Before the Deck Park Tunnel, planners considered this 10-story-high structure with spiraling exits to central Phoenix
Arizona Department of Transportation
Before the Deck Park Tunnel, planners considered this 10-story-high structure with spiraling exits to central Phoenix.

Another proposed route entailed a pricey Paradise Parkway planned for the Camelback Rd. corridor. That idea withered before the public memory of I-17 construction, which Anderson said badly disrupted southern Phoenix neighborhoods between 7th St. and 19th Ave.

"It really destroyed much of the fabric of that particular area of the Valley. I think we learned from that lesson. I think that some of the pushback on freeways in the 70s really had to do with that."

But rapid growth forced the issue, so in the mid-1980s Metro Phoenix helped pioneer a sales tax dedicated to transportation.

"If the traditional revenue sources had been relied on, like the gas tax, the Loop 101 that we're driving on today would have taken about 60 years to complete," said Anderson.

Half a century on, I-17 and 1-10 now link up with three loops via a split, a collection of stacks, with a couple of curves thrown in for flavor. 

Looking to the next 50 years, Anderson says officials are considering how technologies like smart traffic lights and car safety features can improve flow.

freeway plan from 1985 shows the removal of the Paradise Parkway
Maricopa Association of Governments
This freeway plan from 1985 shows the removal of the Paradise Parkway.

But the future also will bring more freeways, including State Route 30, an I-10 relief valve for traffic once meant to flow via Paradise Parkway. SR30 will run five miles south of I-10 in the West Valley. From an I-17 connection near the Durango Curve, it will follow the Salt River to link up with State Routh 85 near Buckeye. 

Anderson said construction of that corridor depends on the extension of the transportation sales tax.

"The middle section, which runs between the South Mountain Freeway and Loop 303 in Goodyear, has been cleared environmentally and right of way acquisition is underway. Assuming the extension passes, I think opening of this middle section would happen by 2030." 

Longtime Maricopa County Employee Shares Memories

Skip Harris
Kathy Ritchie/KJZZ
Skip Harris got his first job with Maricopa County in 1973. He earned $2.67 an hour.

Not much has changed since Maricopa County's geographical boundaries were established in 1881 — but plenty has changed within the county itself. Just ask one of the longest working employees at the Maricopa County Department of Transportation.

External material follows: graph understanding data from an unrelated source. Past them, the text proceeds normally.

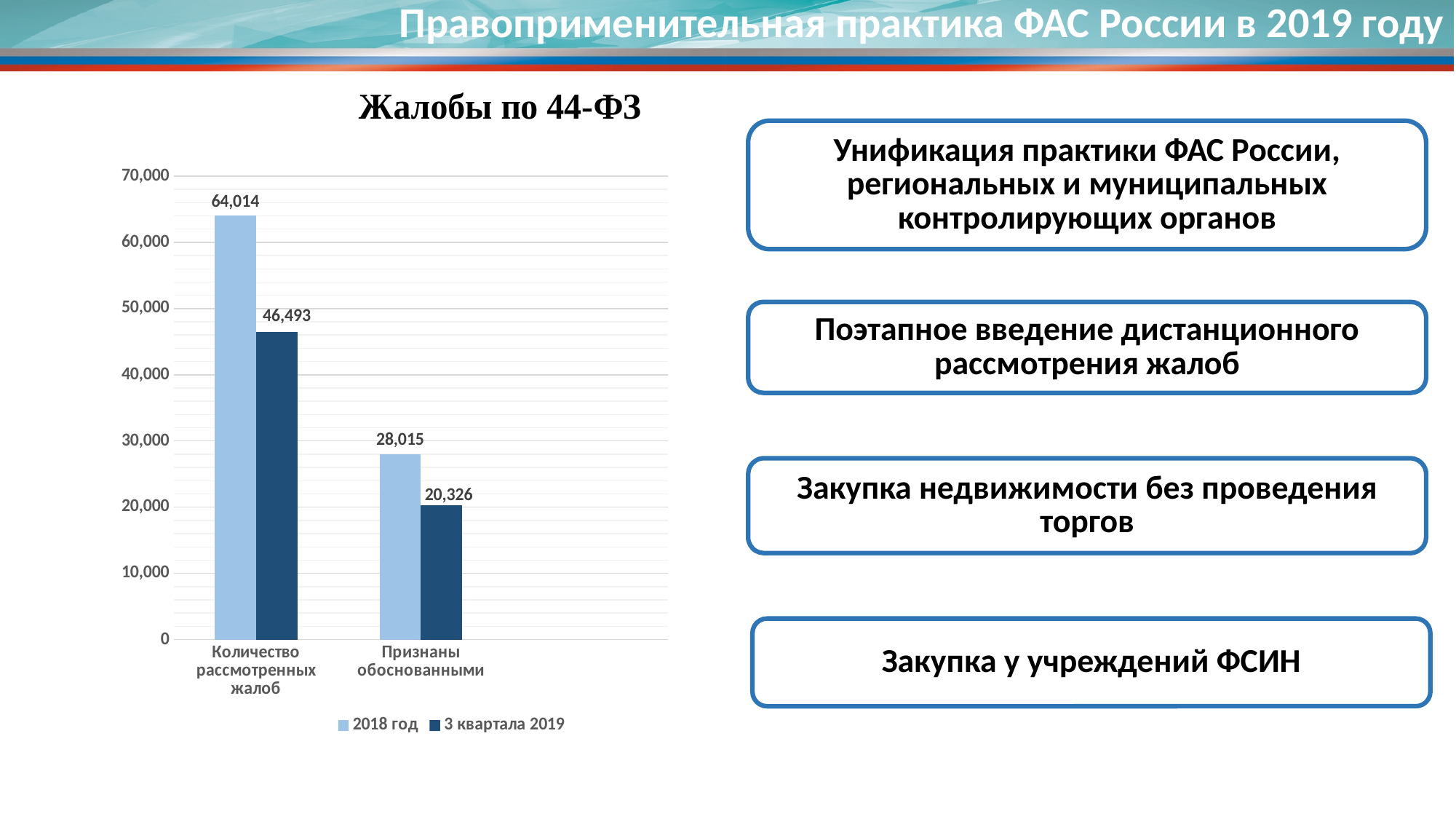
What is the title of the chart? Жалобы по 44-ФЗ What is the difference between the '2018 год' and '3 квартала 2019' values for 'Признаны обоснованными'? 7,689 How many categories are shown on the x axis of the chart? 2 What is the value for 'Количество рассмотренных жалоб' in the '2018 год' series? 64,014 Which bar has the highest value on the chart? Количество рассмотренных жалоб, 2018 год Which bar has the lowest value on the chart? Признаны обоснованными, 3 квартала 2019 Which is larger: the '3 квартала 2019' value for 'Количество рассмотренных жалоб' or the '2018 год' value for 'Признаны обоснованными'? 3 квартала 2019 value for Количество рассмотренных жалоб What is the value for 'Признаны обоснованными' in the '2018 год' series? 28,015 What is the difference between the '2018 год' and '3 квартала 2019' values for 'Количество рассмотренных жалоб'? 17,521 What is the value for 'Признаны обоснованными' in the '3 квартала 2019' series? 20,326 How many series does the chart legend list? 2 What is the value for 'Количество рассмотренных жалоб' in the '3 квартала 2019' series? 46,493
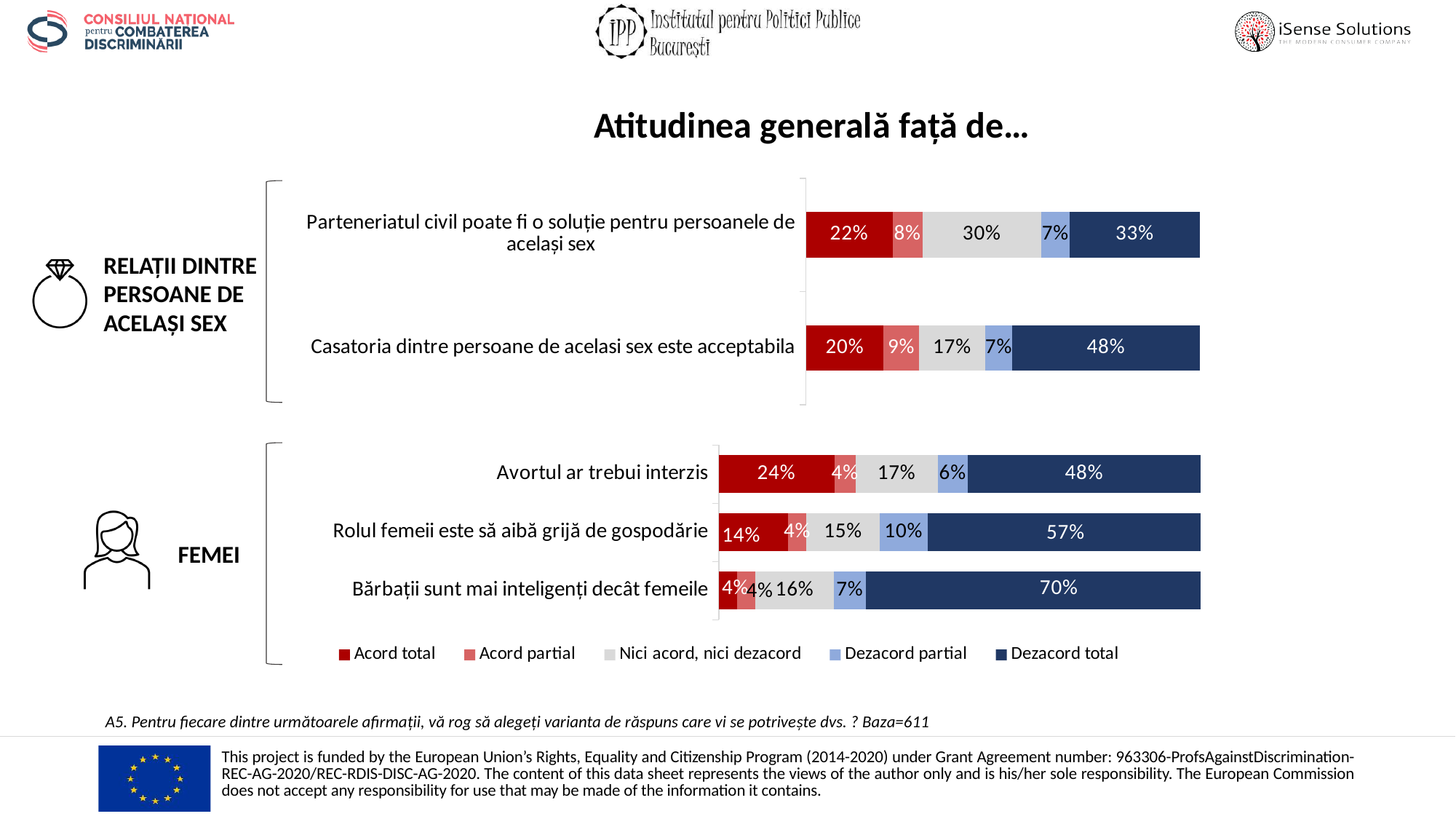
In the bottom chart (Femei), which statement has the highest 'Acord total' value? Avortul ar trebui interzis In the bottom chart (Femei), what is the 'Dezacord total' value for 'Bărbații sunt mai inteligenți decât femeile'? 70% In the bottom chart (Femei), what is the 'Nici acord, nici dezacord' value for 'Rolul femeii este să aibă grijă de gospodărie'? 15% In the bottom chart (Femei), what is the combined 'Acord total' and 'Acord partial' value for 'Avortul ar trebui interzis'? 28% How many series does the legend list? 5 In the bottom chart (Femei), which statement has the lowest 'Dezacord total' value? Avortul ar trebui interzis How many statements are plotted in the bottom chart (Femei)? 3 In the top chart (Relații dintre persoane de același sex), what is the difference between the 'Dezacord total' values for 'Casatoria dintre persoane de acelasi sex este acceptabila' and 'Parteneriatul civil poate fi o soluție pentru persoanele de același sex'? 15% In the bottom chart (Femei), which is larger: the 'Dezacord partial' value for 'Rolul femeii este să aibă grijă de gospodărie' or for 'Avortul ar trebui interzis'? Rolul femeii este să aibă grijă de gospodărie What kind of chart is used on this slide? Stacked bar chart In the top chart (Relații dintre persoane de același sex), what is the 'Acord total' value for 'Parteneriatul civil poate fi o soluție pentru persoanele de același sex'? 22% In the top chart (Relații dintre persoane de același sex), what is the 'Dezacord total' value for 'Casatoria dintre persoane de acelasi sex este acceptabila'? 48%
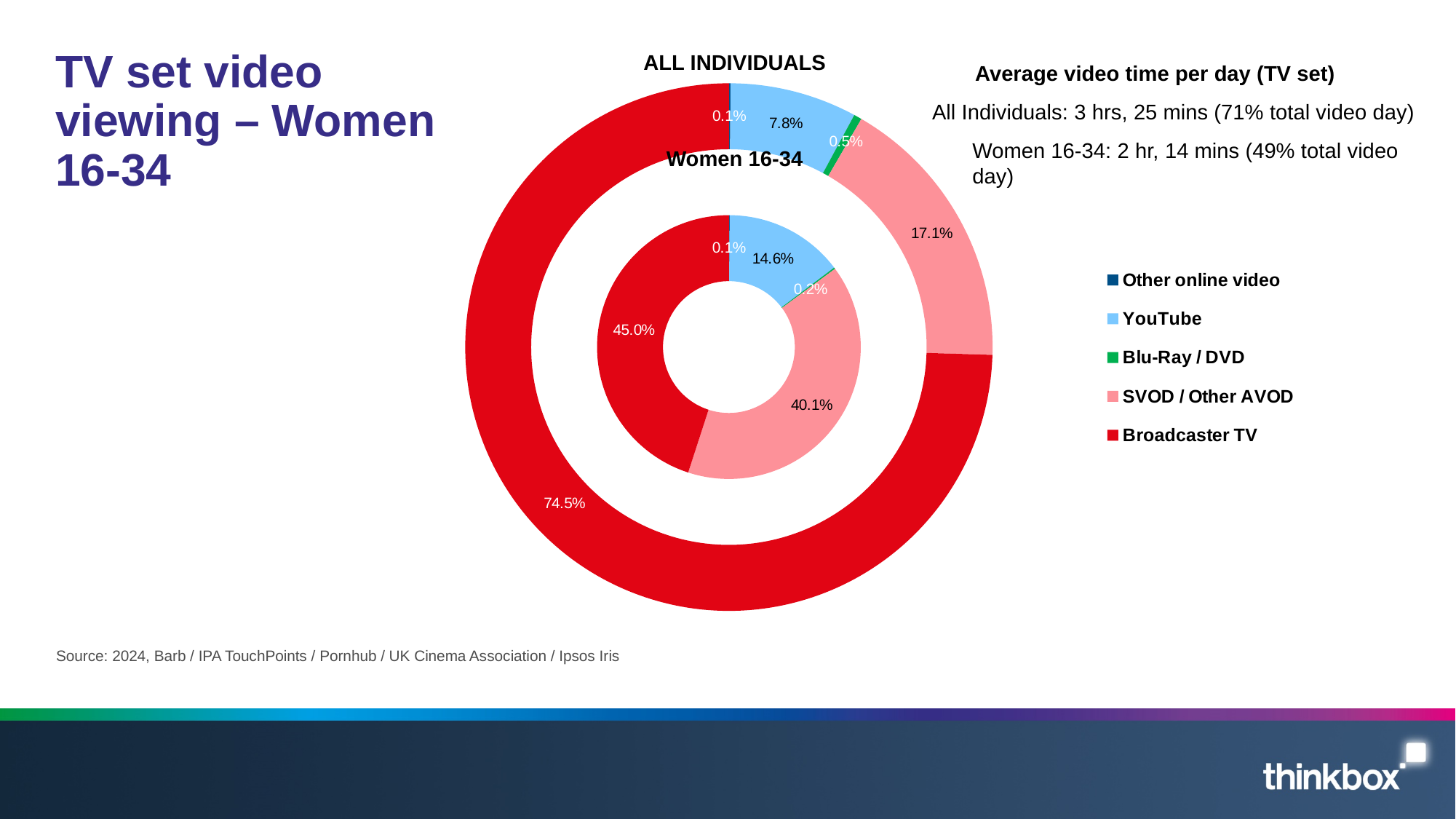
What kind of chart is shown on the slide? Doughnut chart In the All Individuals ring, what share of TV set video viewing is Broadcaster TV? 74.5% In the Women 16-34 ring, what share is YouTube? 14.6% Which category has the smallest share in the All Individuals ring? Other online video In the Women 16-34 ring, what share of TV set video viewing is SVOD / Other AVOD? 40.1% In the All Individuals ring, what share is Blu-Ray / DVD? 0.5% Which colour represents SVOD / Other AVOD in the chart? Light pink How many categories does the legend list? 5 What is the difference between the Broadcaster TV share for All Individuals and for Women 16-34? 29.5 percentage points Which ring of the doughnut chart represents Women 16-34, the inner or the outer? Inner Is the YouTube share larger for All Individuals or for Women 16-34? Women 16-34 Which category has the largest share in the Women 16-34 ring? Broadcaster TV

Skip Harris likes to work. 

"I started at Maricopa County in May of 1973," he said.

Harris came to Arizona a year earlier and worked as a substitute teacher. But he needed a summer job to tide him over.

"They hired me as a summer aide $2.67 an hour."

He never left. Well, until he retired in 2004 after 31 years of service. But that didn’t last. He came back six years later. And he’s been with the county ever since.

A lot has changed since those early days including Harris’s job title. But when he first started with the county, computers weren't part of the job.

"I don't even think computers were around back then," he said laughing. "So no, we had no computer, no cellphones. When you're out in the field, you communicated with a two-way radio."

That two-way radio eventually went out the door when the county got its first cellphones. 

"Oh, the cellphone. My goodness. Yeah. I remember when they first gave cellphones to us. I do remember that. I mean, it was kind of funny. And so people didn't know what to do with these things. I’m used to talking on the radio."

Harris is 71 now and he plans on retiring — again — later this month.